# [Work instructions]
In your copy, reproduce each entry exactly and include no picture.

### Recorded data ###

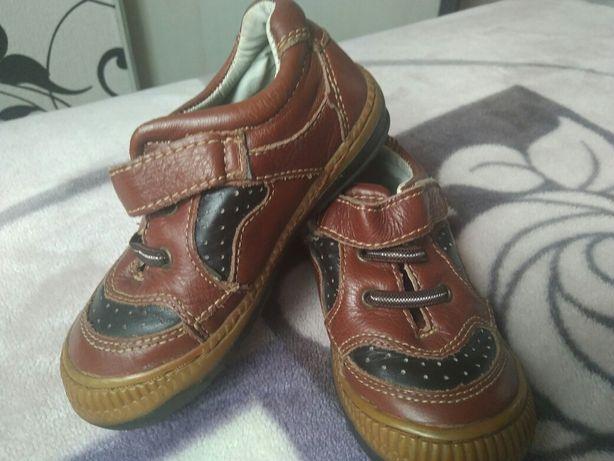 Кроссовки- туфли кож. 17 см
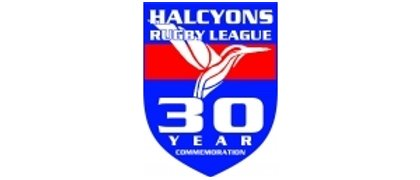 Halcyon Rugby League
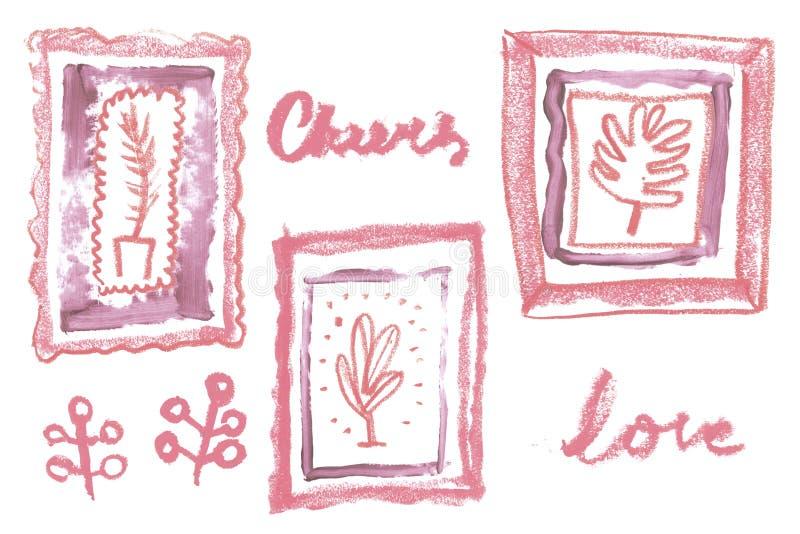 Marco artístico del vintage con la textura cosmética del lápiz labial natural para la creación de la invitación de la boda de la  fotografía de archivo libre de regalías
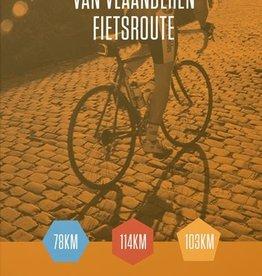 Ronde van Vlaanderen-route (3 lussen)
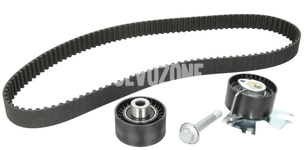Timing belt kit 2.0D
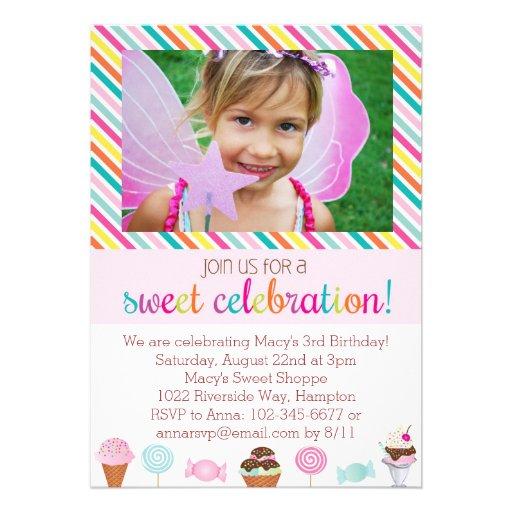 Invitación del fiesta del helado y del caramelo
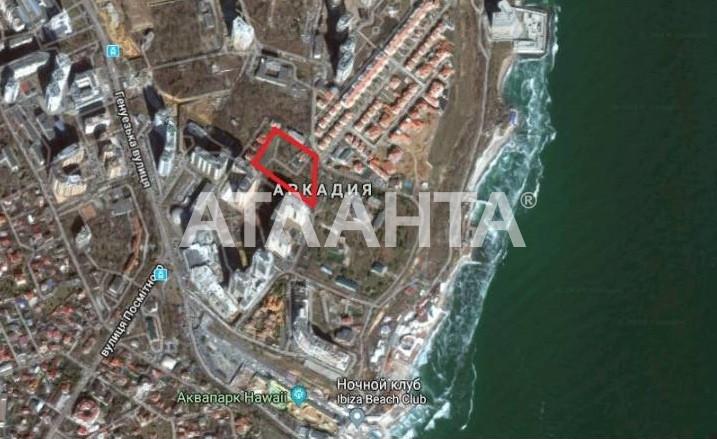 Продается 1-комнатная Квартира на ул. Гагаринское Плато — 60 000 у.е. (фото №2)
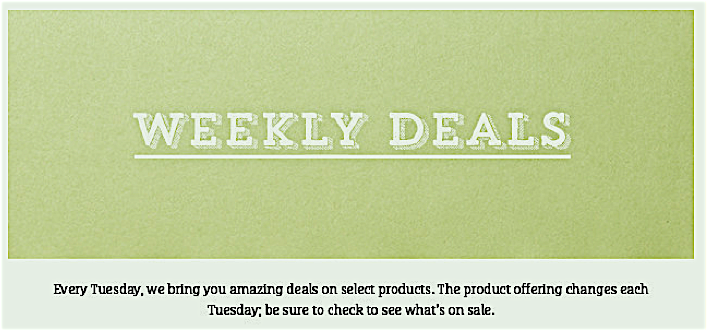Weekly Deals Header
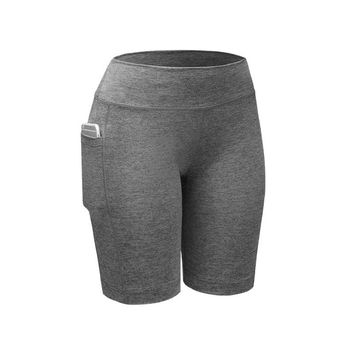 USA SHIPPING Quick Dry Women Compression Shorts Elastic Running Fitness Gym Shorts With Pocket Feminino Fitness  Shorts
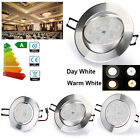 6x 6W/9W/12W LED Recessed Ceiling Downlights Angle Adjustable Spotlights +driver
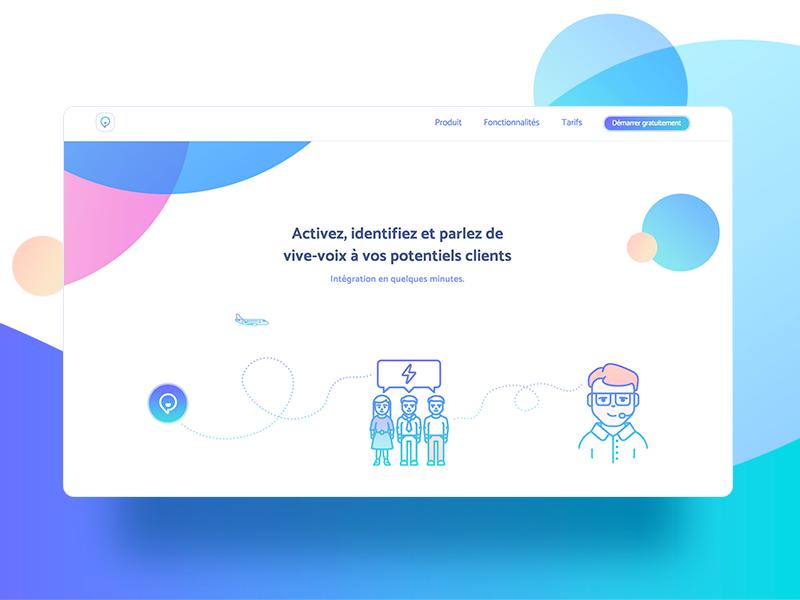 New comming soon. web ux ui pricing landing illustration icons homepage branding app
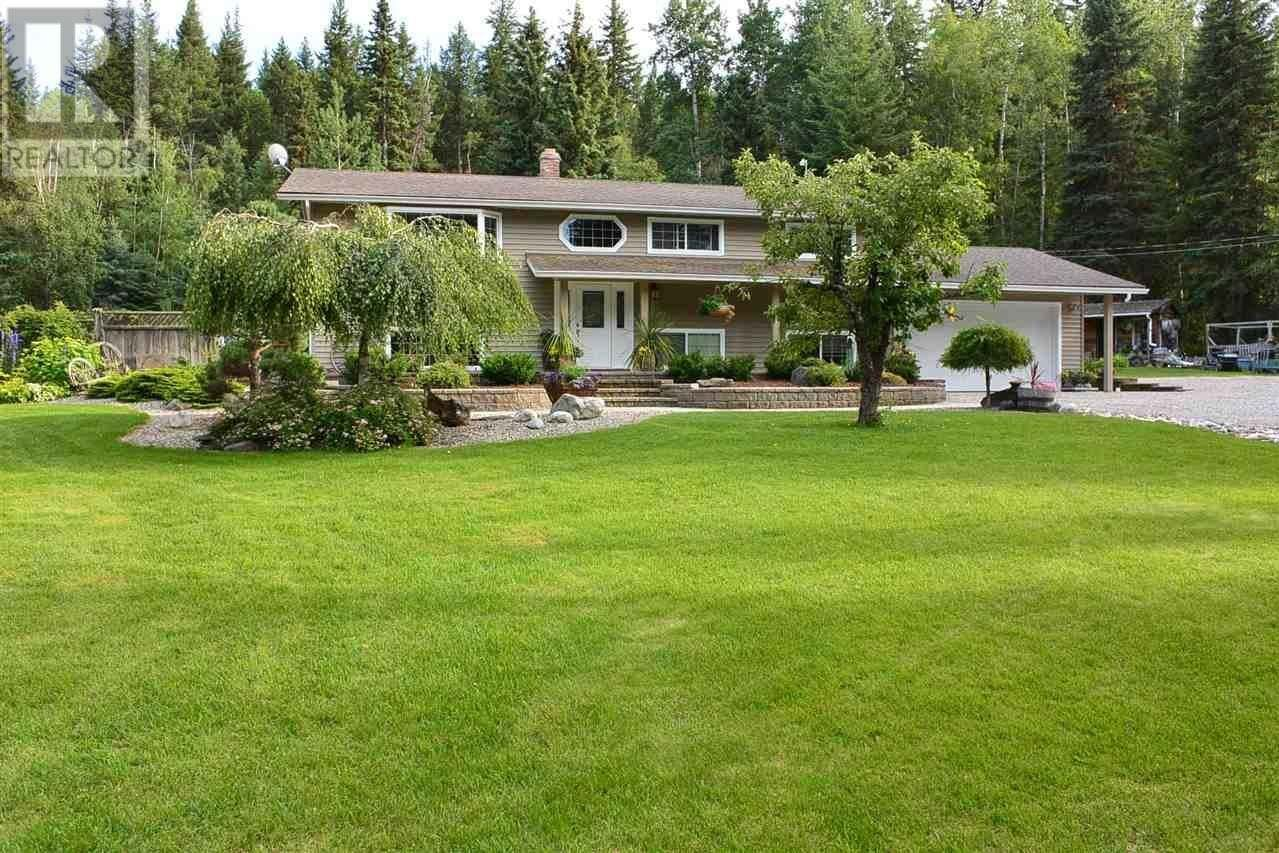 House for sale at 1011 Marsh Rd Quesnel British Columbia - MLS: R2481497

###

# [Output below]
 Кроссовки- туфли кож. 17 см
 Halcyon Rugby League
 Marco artístico del vintage con la textura cosmética del lápiz labial natural para la creación de la invitación de la boda de la  fotografía de archivo libre de regalías
 Ronde van Vlaanderen-route (3 lussen)
Timing belt kit 2.0D
 Invitación del fiesta del helado y del caramelo
 Продается 1-комнатная Квартира на ул. Гагаринское Плато — 60 000 у.е. (фото №2)
Weekly Deals Header
 USA SHIPPING Quick Dry Women Compression Shorts Elastic Running Fitness Gym Shorts With Pocket Feminino Fitness  Shorts
 6x 6W/9W/12W LED Recessed Ceiling Downlights Angle Adjustable Spotlights +driver
 New comming soon. web ux ui pricing landing illustration icons homepage branding app
 House for sale at 1011 Marsh Rd Quesnel British Columbia - MLS: R2481497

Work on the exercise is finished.